In one respect, sand saved the city, but it could be deadly. Houston, located just west of where Highway 76 meets Highway 16, was first located east of that intersection. Starting in the 1850s, the village prospered with a flour mill, a sawmill, a shingle factory and a cooper who made barrels for the flour mill. However, with the proximity of the Root River, high water and flooding were such recurring problems that the decision was made to move the town. One site considered was the higher ground away from the river where the Stone Church was built. Another possibility was a couple of miles farther west. But neither of those promising solutions was implemented.
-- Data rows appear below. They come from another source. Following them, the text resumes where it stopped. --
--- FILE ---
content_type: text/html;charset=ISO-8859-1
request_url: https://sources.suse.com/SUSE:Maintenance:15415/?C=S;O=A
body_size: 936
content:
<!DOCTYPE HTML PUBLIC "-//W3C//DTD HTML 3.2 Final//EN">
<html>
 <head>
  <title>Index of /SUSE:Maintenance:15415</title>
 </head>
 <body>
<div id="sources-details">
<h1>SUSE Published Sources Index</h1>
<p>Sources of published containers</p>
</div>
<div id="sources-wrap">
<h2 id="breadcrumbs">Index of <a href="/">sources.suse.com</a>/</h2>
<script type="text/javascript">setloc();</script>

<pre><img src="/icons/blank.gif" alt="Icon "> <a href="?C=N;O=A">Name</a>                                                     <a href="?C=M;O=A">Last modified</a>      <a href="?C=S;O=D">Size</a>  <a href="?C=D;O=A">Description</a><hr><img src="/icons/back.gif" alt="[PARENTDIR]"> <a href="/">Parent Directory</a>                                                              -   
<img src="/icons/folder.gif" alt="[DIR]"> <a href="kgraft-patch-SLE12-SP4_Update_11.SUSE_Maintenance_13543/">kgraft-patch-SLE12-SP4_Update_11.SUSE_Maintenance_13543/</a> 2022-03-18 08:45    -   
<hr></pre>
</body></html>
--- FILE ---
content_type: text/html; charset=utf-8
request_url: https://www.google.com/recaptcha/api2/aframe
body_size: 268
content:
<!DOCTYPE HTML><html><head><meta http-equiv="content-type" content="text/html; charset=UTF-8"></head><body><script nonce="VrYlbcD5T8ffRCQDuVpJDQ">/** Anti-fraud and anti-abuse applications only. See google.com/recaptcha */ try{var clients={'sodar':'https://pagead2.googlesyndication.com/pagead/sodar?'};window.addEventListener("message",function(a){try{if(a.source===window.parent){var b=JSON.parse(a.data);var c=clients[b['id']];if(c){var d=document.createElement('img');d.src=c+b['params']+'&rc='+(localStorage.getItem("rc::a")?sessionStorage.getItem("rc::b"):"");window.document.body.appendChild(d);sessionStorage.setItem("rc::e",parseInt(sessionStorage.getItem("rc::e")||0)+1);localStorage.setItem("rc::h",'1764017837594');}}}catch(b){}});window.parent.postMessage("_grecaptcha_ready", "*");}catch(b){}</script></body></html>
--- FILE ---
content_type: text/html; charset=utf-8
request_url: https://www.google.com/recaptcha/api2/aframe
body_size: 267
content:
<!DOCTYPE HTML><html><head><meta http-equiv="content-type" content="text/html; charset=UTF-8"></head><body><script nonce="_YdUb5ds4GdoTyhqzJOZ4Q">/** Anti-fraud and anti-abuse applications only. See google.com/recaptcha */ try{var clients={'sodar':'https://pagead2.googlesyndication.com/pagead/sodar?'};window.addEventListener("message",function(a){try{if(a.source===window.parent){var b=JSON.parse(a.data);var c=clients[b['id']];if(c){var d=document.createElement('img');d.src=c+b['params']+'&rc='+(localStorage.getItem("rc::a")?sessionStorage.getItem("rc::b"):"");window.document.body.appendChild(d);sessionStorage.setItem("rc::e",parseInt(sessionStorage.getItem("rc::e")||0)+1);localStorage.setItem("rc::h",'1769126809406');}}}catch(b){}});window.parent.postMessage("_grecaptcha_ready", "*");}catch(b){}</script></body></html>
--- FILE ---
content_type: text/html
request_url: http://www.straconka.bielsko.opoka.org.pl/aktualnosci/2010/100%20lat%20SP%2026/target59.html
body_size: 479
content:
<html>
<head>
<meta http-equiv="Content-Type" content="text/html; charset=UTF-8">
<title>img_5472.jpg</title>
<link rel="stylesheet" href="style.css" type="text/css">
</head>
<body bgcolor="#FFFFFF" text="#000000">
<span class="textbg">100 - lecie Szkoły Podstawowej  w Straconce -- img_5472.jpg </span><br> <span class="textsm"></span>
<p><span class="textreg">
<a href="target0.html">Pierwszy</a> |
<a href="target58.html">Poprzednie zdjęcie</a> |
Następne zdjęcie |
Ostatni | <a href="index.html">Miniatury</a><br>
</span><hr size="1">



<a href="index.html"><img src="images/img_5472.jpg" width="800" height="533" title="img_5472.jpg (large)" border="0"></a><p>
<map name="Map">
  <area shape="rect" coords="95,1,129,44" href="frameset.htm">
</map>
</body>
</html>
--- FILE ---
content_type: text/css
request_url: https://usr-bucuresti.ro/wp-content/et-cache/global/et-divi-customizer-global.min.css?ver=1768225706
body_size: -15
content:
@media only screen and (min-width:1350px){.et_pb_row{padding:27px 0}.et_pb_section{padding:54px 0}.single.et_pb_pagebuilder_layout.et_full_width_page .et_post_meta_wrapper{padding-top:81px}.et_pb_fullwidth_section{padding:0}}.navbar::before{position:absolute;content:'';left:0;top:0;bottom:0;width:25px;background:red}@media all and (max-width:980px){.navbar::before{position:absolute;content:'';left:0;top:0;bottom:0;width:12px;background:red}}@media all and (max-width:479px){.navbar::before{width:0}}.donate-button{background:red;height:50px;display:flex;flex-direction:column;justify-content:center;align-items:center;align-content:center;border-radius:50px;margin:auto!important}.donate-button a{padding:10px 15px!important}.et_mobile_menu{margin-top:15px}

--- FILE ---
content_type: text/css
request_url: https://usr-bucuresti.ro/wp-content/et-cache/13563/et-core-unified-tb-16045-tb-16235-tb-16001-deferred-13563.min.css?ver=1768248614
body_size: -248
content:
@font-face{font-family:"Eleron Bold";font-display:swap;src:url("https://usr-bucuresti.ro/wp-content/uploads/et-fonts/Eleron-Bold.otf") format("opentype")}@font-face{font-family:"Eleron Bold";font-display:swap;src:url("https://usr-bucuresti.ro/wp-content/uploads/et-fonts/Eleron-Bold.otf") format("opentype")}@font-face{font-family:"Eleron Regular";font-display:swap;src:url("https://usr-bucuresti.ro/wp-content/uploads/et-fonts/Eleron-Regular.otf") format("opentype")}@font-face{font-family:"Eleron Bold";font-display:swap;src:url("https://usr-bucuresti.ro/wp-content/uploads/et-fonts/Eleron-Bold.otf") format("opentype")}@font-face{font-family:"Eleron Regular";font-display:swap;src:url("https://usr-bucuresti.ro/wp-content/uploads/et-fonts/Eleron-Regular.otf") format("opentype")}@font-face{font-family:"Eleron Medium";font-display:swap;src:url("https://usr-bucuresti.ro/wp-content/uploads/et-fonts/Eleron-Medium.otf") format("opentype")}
Mons Anderson, a La Crosse businessman who had purchased land in the middle of the valley, heard the railroad was coming through the valley and might build a depot. The railroad accepted his offer for free land through his property if a depot would be built. Thus the village of Houston grew up around the depot, yet beset with water problems.
Anderson profited financially by selling his land, but he did donate 10 lots for a park and two lots for a school – where the elementary school sits.

Photo courtesy of the Houston County Historical Society
But the water problems remained. This time, it was decided to fill in the entire village with sand. Property owners filled in their own lots before building. Older homes were elevated with new foundations. The village was responsible for the streets, and the entire town was thus raised one to three feet. The only place that did not receive sand was the city park. With all of the sand coming from the bluff south of town, a huge sand pit was the result.
Trucks would be used later, but first came loads of sand hauled in horse-drawn wagons that entered the pit from Grant Street before it heads uphill and turns west. Tons of sand were shoveled by hand into wagons at a cost of three dollars per wagon – $2.50 for the driver and $0.50 for the team of horses. There was no charge for the sand, since it belonged to the city.
Three men – Steve Sherman, Will Sherman and Steve O’Connor supported themselves by hauling sand, starting in the spring when frost was out of the ground until frost in the autumn. Ole Forsyth hauled sand when he was not farming tobacco, and Charlie Otto hauled in the mornings before his afternoons driving a team of dray horses.
During her childhood in the early 1900s, Ingrid Julsrud recalled many summer days playing around the hills, but the children minded their mothers, who warned them, “Don’t go near the sand pit,” possibly a life-saving admonition. They would come to understand the peril in the pit.
Steve Sherman and Steve O’Connor both died in that sand pit, buried alive by landslides. As a senior citizen, Julsrud remembered the long-ago summer afternoons of those tragedies. “The fire bell was clanging like crazy. We ran to the front yard to see where the fire was.” But what they witnessed were men carrying shovels running wildly down Grant Street. Then they heard cries about a man buried in the sand pit.
In 1913, after Saturday confirmation class in Houston, Herbie Olson and Ole Jore were walking across Yucatan Valley back to their homes in Sheldon when they saw a wagon completely covered by sand and the horses almost buried as well. After running back to town, they were so short of breath, it was difficult for them to be understood. Soon the fire bell rang and help came running. Men grabbed new shovels and spades from the hardware store and sprinted to the pit. It was too late; any length of time would have been too late to save Steve Sherman.
In September of 1916, O’Connor suffered the same sand-falling fate. Some 19 years later, his heirs sued the village for $5,000 for his death on village property.
Publishing in 1993, Julsrud wrote, “If you bike or drive to the city hillside park, you are at the top rim of that big, big hole. It is now filled in and grown over by trees, weeds, brush and brambles.”